> DATASET EXCERPTS:
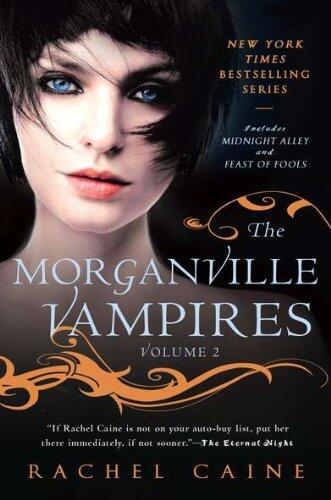 The Morganville Vampires, Vol. 2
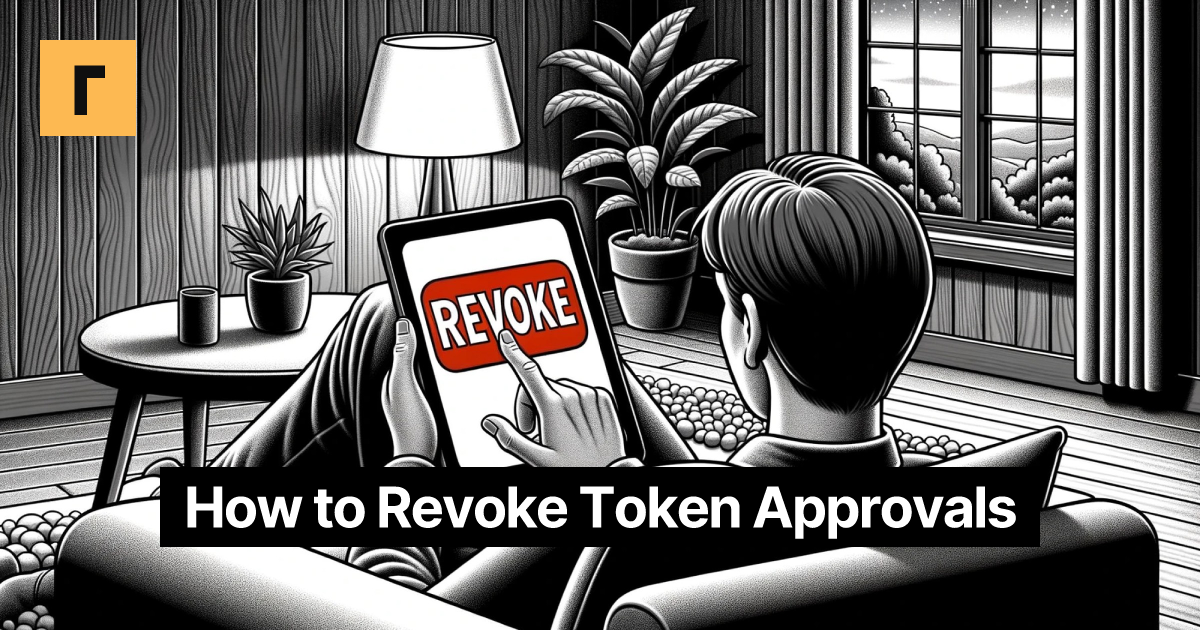 How to Revoke Token Approvals Cover Image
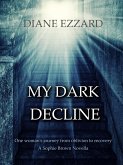 My Dark Decline (Sophie Brown Series, #0) (eBook, ePUB)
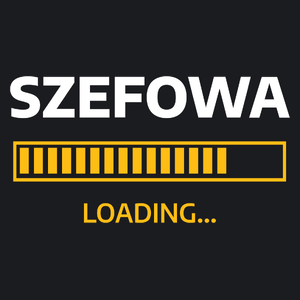 Szefowa Loading - Damska Koszulka Czarna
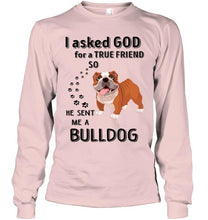 Load image into Gallery viewer, I asked god for true friend so he sent me a Bulldog shirt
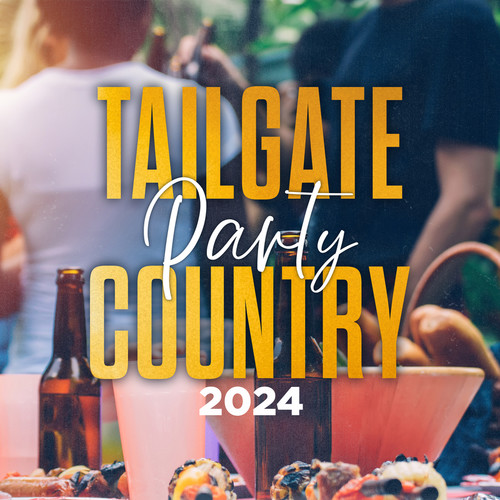 Tailgate Party Country 2024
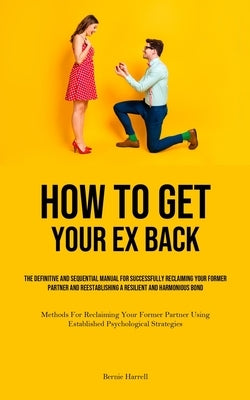 How to Get Your Ex Back: The Definitive And Sequential Manual For Successfully Reclaiming Your Former Partner And Reestablishing A Resilient An by Harrell, Bernie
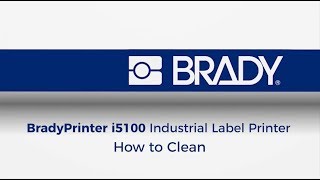 Brady i5100: How to clean your printer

> TASK DESCRIPTION:
Copy the records above exactly. The pictures are not part of the copy.

> SOLUTION:
 The Morganville Vampires, Vol. 2
 How to Revoke Token Approvals Cover Image
 My Dark Decline (Sophie Brown Series, #0) (eBook, ePUB)
 Szefowa Loading - Damska Koszulka Czarna
 Load image into Gallery viewer, I asked god for true friend so he sent me a Bulldog shirt
 Tailgate Party Country 2024
 How to Get Your Ex Back: The Definitive And Sequential Manual For Successfully Reclaiming Your Former Partner And Reestablishing A Resilient An by Harrell, Bernie
 Brady i5100: How to clean your printer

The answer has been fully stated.